Imagine that you're an 18th-century doctor. A patient complains of, say, a pain in his side. Whatever's wrong with him, you have no way of looking inside him. You can count his pulse and feel his forehead. You can look for changes in skin tone. You listen to his own report of symptoms. Your information is all external -- you cannot see inside. But that's about to change.
Medical historian Stanley Reiser talks about the way attention was about to shift to what he calls the "lesion within." Medicine was just about to start identifying disease with abnormalities we can't see from outside. Three major landmarks in that process were a new concept of dissection; the invention of the stethoscope; and the discovery of X-rays.
Doctors had done dissections for many centuries by the mid-1700s, but they did it to see how the body functioned -- not to locate seats of illness. Then, in 1761, Giovanni Battista Morgagni wrote The Seats and Causes of Diseases Investigated by Anatomy. It was a huge collection of case histories of autopsies. A fine index provided the first road map through the internal symptoms of disease.
But doctors still couldn't see inside their patients. They continued to touch their foreheads and study their pallor. The second breakthrough was more psychological than practical. In 1816 a French doctor, René Laënnec, invented the stethoscope. Stethoscopes don't really reveal any more than an ear to the patient's chest. But they redirected medical attention to the inside of the patient. Down through the 1800s, doctors became increasingly aware of the various lesions within: cancers, ulcers, embolisms.
Then, in 1895, Roentgen gave us the X-ray -- a direct window through the skin. During the last century, medicine has focused increasingly accurate rays, ultrasound, and fiber-optical devices on the precise lesion within our bodies.
Still, we pay a price for new technology. Doctors once had to focus on the whole human organism without reducing illness to a detached point within the body. And disease seldom exists in simple isolation. Medicine must now find its way back to the tough problem of curing the whole body -- not just one piece of it.
That recently came home to me in a dramatic way. I suffered two broken legs followed by a pulmonary embolism. Fortunately, I was in the hands of a crack trauma team. Surgeons, pulmonary specialists, hematologists, and radiologists all converged and compared notes in a delicate ballet. As specialists, they pinpointed the lesions within me.
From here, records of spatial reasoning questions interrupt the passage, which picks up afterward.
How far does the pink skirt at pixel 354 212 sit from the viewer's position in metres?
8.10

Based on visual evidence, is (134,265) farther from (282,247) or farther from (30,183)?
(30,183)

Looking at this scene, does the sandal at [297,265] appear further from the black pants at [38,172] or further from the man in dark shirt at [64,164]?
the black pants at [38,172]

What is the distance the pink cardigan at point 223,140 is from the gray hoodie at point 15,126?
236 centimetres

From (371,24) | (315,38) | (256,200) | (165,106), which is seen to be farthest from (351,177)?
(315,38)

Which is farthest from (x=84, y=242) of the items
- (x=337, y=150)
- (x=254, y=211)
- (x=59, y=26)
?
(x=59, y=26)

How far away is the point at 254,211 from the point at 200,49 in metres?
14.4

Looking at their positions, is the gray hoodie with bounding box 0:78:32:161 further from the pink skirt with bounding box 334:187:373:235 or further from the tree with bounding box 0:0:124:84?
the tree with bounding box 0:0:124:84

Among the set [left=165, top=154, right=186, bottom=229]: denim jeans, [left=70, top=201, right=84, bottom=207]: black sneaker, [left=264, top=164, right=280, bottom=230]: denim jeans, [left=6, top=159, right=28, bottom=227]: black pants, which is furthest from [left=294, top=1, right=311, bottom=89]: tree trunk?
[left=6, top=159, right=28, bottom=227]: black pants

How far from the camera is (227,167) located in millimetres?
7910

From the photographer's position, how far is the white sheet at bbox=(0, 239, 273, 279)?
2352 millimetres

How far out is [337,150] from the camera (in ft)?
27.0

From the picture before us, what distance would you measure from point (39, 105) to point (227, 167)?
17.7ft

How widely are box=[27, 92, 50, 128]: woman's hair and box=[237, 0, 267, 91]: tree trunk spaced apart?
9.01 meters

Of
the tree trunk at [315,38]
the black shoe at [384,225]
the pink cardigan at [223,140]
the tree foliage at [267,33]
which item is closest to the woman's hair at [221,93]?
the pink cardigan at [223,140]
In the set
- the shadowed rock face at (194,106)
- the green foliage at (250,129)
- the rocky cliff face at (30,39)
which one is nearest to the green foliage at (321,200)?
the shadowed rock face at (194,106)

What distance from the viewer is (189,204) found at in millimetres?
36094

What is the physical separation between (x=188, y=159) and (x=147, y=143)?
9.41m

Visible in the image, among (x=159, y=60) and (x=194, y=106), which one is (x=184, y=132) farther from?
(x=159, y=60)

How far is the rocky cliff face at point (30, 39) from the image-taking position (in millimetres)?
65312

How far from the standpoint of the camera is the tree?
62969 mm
But as a carefully choreographed team, they also reconstructed my body as a single organism.
Today, I'm in a remarkable state of repair for the very reason that doctors are finally creating strategies for seeing the whole body at the same time they focus, even more closely, upon -- the lesion within.
I'm John Lienhard, at the University of Houston, where we're interested in the way inventive minds work.
Reiser, S.J., Medicine and the Reign of Technology. Cambridge: Cambridge University Press, 1978.
Nuland, S.B., Doctors: The Biography of Medicine. New York: Vintage Books, 1989, Chapter 6.